Mind you, all this is taking place on the grounds of a field hospital. Operations were, um, to put it mildly, disrupted.
Once the round was (veerrry gingerly) removed from the kid's chest, they still weren't finished. The EOD guy safeguarded the round and waited until the kid was (1) sewn up, (2) stabilized, and (3) transported out of the area. Then the docs were hustled out of the 100m zone.
Then, and only then, did the EOD guy personally transport the round to the hole and blow the round in place.
At all times he could have been incinerated by this chunk of high explosive, and at no point would have been derelict in his duty had he said, "screw it, this is too dangerous. I'm sorry but the risks involved outweigh this one kid's life."
In the event, the EOD guy, his team leader, and the kid are all back Stateside now. And I'm even happier to report that the EOD guy will be getting a Bronze Star with "V" device for his heroism and valor over and above the call of duty, while his team member will be getting the Army Commendation Medal with "V" device for the same. I do not know what awards the surgeon or the kid will get.
Some other things I know are these:
This is still a great Army we have in the United States. People like these motivate me. I don't know if I could ever replicate the kind of courage and valor displayed by each of them, and I pray that I never have to. But knowing that they are out there and willing to support their fellows like that makes me sleep a little better at night. I'm glad there's folks like that EOD team and that surgeon who have my back if I ever need them. I hope that I can have theirs as well. But, like I said, you never know until you get to that point if you have it in you.
With everything that is going on, and has been going on, from Abu Ghraib to Haditha to other events I, frankly, don't want to mention - ugly horrible things have happened in this war. Some of them have happened at the hands of U.S. Soldiers, Marines, Sailors, and Airmen. That is two things: (1) shameful, and (2) to be expected.

**Data under study**
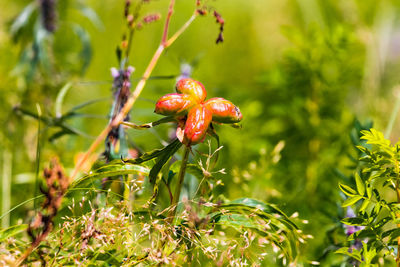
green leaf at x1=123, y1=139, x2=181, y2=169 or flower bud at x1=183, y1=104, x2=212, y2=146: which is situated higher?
flower bud at x1=183, y1=104, x2=212, y2=146

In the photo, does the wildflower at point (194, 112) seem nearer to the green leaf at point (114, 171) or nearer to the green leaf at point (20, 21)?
the green leaf at point (114, 171)

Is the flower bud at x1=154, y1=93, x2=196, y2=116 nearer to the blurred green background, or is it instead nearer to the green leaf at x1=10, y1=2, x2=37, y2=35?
the blurred green background

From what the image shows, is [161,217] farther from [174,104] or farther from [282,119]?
[282,119]

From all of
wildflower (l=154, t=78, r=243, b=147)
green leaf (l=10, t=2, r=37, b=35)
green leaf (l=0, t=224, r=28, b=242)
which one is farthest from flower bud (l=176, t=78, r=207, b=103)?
green leaf (l=10, t=2, r=37, b=35)

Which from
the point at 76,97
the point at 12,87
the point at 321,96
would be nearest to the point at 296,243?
the point at 321,96

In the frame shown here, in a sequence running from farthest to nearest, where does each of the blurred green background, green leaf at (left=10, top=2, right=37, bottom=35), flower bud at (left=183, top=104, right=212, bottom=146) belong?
green leaf at (left=10, top=2, right=37, bottom=35), the blurred green background, flower bud at (left=183, top=104, right=212, bottom=146)

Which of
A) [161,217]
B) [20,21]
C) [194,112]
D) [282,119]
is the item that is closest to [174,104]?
[194,112]

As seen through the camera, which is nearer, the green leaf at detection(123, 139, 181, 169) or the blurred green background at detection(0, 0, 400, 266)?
the green leaf at detection(123, 139, 181, 169)
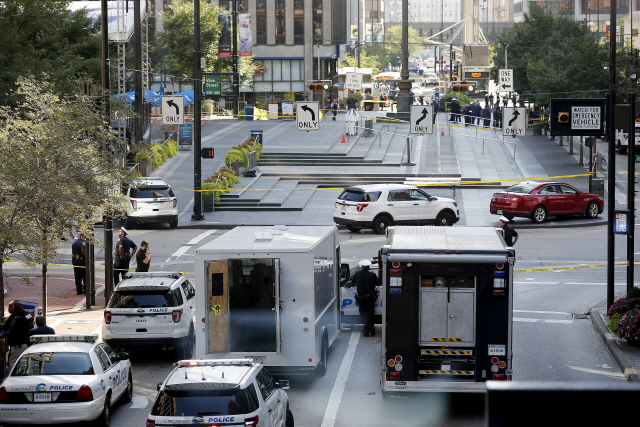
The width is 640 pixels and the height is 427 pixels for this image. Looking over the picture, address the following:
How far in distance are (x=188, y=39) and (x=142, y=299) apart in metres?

**Requirement**
Please continue the account of the bomb disposal soldier and the field hospital, starting after its final sentence.

**Response to this exercise**
Human beings are imperfect creatures. Not everyone rises to the occasion. Some people fall below the basic standard of humanity and decency which all of us expect from each other. That does not excuse their actions. On the contrary, they should be punished severely.
But we don't fight for George Bush, we don't really fight "terrorism," or Al-Qaeda, or the Taliban. We fight the "bad guys," who are defined as "anyone shooting at us," and we fight for our brothers and sisters on the line with us. The goal is for all of us to get back from wherever to home again. To see our wives, husbands, sons, daughters and parents again. To do all of the above, if possible, in one piece.
All that other stuff is way out of our paygrade.
Sometimes, we even get to do the right thing. We get to save a life, or have a positive effect in the lives of others, be they Americans or Iraqis or Afghans or whoever.
Sometimes, we have to do the morally questionable thing. We have to fire at a vehicle speeding toward our checkpoint, or clear a house occupied by civilians (or are they insurgents?)... you never really know.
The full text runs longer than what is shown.